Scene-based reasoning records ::
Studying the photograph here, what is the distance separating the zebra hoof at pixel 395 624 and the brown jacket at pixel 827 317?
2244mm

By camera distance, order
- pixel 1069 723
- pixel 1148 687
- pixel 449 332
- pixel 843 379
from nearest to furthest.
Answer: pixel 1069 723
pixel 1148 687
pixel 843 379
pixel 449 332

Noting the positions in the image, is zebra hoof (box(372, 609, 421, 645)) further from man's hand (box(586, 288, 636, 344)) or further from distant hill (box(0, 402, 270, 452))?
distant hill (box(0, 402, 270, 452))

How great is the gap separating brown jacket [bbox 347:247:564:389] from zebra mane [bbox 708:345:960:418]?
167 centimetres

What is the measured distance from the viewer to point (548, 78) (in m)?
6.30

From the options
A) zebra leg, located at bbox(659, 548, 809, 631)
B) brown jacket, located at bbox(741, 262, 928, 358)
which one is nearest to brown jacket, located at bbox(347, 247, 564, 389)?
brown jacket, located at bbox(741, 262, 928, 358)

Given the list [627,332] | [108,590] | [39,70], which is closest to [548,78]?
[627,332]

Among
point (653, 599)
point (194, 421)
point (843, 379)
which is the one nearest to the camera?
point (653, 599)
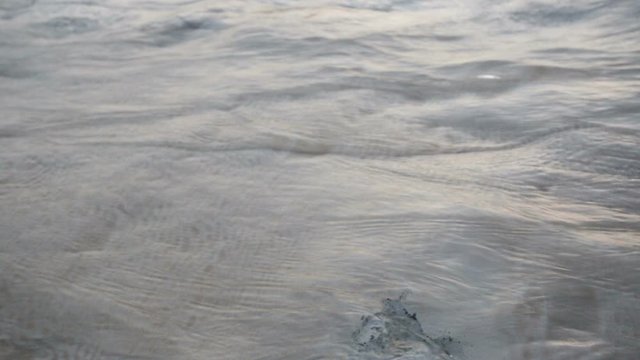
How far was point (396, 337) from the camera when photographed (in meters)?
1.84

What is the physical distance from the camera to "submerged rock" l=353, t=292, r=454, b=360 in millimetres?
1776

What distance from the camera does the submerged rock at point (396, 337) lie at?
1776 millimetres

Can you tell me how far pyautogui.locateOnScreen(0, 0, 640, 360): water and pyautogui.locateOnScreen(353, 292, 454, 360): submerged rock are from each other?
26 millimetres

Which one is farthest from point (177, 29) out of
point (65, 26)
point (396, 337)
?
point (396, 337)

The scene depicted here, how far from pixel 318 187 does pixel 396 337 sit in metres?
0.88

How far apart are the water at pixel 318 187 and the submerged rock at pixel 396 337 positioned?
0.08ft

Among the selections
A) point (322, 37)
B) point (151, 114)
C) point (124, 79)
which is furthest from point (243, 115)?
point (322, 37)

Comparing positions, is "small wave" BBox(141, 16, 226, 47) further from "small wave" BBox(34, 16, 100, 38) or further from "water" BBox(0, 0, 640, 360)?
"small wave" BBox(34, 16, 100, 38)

...

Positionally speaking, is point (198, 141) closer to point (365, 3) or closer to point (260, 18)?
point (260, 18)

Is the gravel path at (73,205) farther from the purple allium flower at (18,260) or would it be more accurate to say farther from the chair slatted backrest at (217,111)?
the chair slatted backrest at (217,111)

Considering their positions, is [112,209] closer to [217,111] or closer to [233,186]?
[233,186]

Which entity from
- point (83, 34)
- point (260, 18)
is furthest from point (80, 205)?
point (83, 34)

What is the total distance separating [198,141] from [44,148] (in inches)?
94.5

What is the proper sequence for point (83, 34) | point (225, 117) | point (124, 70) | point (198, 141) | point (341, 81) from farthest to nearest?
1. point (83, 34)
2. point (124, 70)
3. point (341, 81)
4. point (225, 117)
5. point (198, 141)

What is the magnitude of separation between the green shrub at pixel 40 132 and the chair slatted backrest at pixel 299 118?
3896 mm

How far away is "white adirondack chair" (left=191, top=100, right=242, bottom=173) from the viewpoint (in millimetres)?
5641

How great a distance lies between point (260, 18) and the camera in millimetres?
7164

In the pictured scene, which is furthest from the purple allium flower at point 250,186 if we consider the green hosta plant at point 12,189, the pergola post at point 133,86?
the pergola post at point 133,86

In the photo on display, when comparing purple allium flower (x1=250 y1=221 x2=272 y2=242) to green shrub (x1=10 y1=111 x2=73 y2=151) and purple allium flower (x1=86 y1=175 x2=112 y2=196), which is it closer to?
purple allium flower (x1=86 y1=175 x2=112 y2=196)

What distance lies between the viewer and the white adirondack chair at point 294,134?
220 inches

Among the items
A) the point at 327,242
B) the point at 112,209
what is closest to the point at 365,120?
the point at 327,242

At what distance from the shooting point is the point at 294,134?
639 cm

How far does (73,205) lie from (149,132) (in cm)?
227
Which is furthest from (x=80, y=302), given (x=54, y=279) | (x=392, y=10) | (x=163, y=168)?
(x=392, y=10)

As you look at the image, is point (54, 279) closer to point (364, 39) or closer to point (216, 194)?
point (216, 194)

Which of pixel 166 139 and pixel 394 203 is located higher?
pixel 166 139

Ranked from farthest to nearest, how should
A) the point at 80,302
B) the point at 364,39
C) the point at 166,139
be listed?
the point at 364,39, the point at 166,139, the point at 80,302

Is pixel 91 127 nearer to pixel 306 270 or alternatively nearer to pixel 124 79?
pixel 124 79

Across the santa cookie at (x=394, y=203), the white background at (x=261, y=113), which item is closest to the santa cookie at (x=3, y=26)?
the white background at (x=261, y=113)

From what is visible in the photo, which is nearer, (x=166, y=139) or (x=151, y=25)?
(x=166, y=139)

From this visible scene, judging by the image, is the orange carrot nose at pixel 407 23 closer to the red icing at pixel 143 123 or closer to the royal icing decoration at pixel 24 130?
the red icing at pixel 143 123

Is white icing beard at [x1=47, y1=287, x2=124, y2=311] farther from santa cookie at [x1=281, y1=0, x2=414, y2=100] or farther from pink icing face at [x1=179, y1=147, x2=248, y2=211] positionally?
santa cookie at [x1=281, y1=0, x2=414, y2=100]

* * *

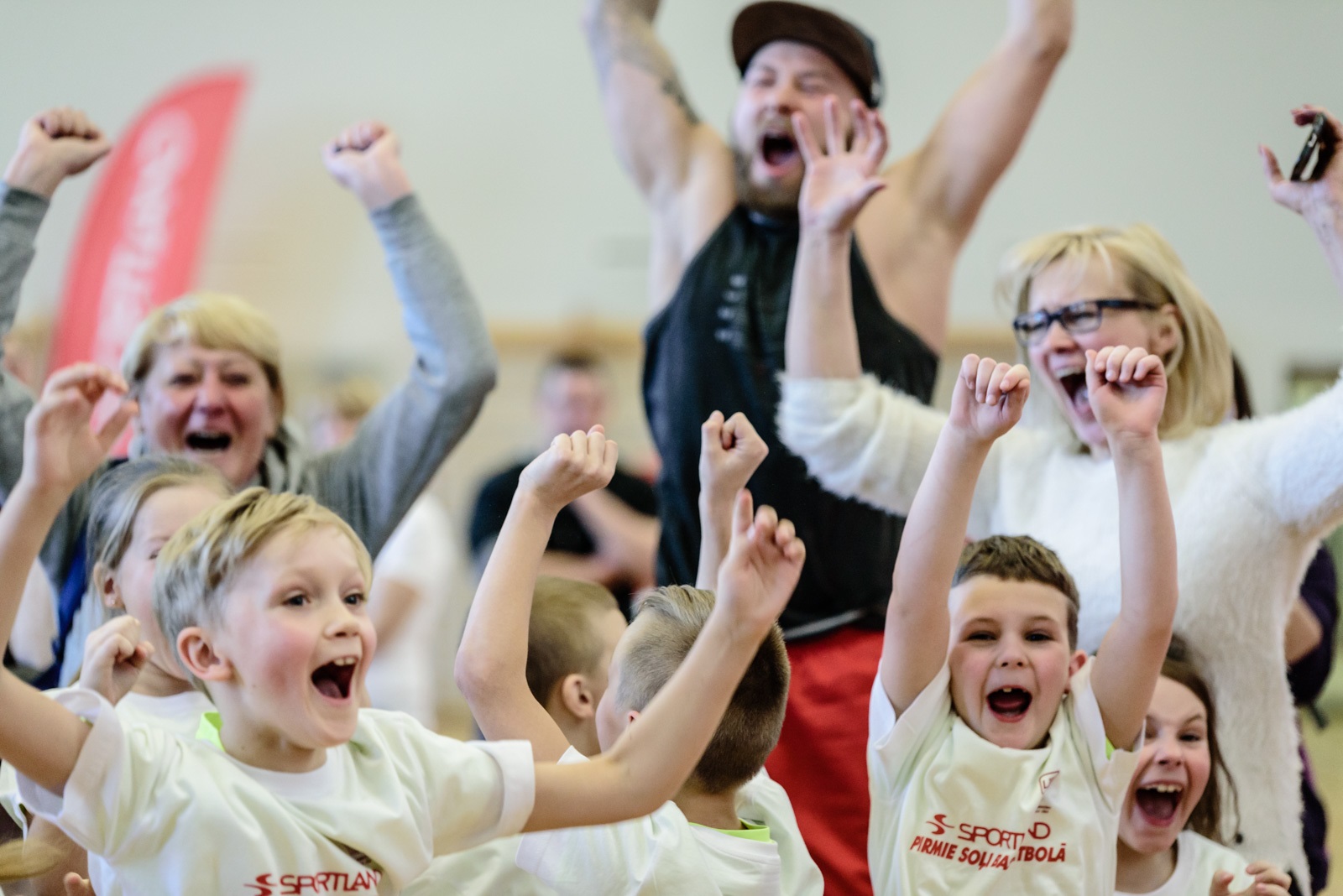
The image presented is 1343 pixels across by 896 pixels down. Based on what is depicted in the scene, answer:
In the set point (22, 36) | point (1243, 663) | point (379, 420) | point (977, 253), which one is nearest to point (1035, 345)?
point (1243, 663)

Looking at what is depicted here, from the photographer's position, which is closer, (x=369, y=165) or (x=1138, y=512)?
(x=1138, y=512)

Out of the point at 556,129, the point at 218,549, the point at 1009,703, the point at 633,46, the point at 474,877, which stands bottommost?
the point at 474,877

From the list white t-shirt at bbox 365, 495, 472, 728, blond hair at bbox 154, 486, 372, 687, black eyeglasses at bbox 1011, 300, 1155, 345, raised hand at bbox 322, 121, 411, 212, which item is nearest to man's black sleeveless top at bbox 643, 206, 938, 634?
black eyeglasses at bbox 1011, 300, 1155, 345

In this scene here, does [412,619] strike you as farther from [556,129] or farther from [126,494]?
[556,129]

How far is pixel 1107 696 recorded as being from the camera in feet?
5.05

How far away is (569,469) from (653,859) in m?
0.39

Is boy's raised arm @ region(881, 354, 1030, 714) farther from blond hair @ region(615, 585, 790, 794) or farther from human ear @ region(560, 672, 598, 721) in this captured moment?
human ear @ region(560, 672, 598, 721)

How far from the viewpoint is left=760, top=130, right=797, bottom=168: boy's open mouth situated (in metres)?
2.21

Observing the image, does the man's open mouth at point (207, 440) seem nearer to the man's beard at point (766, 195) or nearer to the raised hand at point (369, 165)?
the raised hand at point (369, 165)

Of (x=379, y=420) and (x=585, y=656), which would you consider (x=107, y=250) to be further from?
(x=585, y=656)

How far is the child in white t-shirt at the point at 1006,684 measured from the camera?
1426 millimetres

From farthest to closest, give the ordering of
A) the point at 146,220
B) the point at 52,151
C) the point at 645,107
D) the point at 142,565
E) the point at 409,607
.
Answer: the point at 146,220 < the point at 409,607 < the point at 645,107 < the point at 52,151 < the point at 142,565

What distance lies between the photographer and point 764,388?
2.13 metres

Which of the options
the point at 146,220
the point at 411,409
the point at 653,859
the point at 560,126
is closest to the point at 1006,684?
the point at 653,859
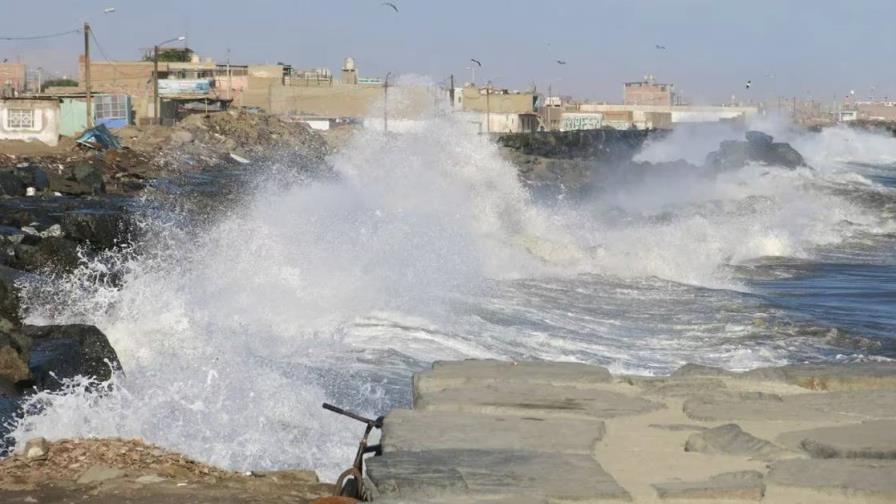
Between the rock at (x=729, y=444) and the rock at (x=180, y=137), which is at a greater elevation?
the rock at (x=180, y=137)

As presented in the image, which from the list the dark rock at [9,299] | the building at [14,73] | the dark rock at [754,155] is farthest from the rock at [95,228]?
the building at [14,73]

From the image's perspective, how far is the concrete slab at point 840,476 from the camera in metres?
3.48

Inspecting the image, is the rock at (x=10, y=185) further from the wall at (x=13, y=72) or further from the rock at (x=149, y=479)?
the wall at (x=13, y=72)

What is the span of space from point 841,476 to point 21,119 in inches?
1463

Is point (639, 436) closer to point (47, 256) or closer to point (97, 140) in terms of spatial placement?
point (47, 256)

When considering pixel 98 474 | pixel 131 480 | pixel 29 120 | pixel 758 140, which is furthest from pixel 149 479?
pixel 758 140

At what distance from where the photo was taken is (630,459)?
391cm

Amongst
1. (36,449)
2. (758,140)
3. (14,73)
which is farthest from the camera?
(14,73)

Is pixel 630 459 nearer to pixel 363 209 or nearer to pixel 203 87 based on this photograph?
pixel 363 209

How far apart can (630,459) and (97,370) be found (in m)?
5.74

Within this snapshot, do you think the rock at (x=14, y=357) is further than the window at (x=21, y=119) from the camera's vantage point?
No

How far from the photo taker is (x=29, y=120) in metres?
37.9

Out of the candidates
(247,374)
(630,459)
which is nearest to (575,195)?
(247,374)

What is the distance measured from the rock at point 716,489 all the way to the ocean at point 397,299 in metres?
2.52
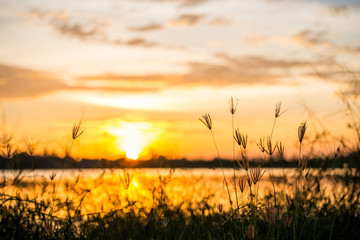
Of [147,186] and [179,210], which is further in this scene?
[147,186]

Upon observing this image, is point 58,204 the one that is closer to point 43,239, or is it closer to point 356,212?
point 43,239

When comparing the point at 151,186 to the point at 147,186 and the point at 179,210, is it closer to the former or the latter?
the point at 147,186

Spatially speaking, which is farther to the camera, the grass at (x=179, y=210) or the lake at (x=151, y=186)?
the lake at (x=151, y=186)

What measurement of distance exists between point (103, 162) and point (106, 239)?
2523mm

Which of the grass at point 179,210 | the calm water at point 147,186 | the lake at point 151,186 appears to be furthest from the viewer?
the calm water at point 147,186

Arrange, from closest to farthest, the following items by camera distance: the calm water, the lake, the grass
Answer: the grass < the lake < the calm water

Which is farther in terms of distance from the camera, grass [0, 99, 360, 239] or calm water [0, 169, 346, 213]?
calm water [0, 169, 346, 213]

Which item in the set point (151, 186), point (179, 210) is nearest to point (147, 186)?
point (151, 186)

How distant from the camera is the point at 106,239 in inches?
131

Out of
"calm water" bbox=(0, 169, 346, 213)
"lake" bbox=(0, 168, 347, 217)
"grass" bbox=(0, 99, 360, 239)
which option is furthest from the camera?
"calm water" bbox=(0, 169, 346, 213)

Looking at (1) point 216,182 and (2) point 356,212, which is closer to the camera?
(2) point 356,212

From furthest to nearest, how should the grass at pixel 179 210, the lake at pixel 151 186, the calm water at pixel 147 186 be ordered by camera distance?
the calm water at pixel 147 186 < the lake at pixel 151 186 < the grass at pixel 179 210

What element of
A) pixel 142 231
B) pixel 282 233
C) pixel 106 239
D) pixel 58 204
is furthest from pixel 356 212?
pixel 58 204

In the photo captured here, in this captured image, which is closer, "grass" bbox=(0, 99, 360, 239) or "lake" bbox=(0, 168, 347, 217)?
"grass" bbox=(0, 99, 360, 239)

REQUIREMENTS ::
Collect every line of the records above that contains the word "away". Only lines where the word's case matches count.

SOLUTION TO THIS PROBLEM ::
How far away is "white adirondack chair" (left=191, top=100, right=242, bottom=173) from the viewpoint (in millimetres)?
How far away is (569,469) from (653,859) in m?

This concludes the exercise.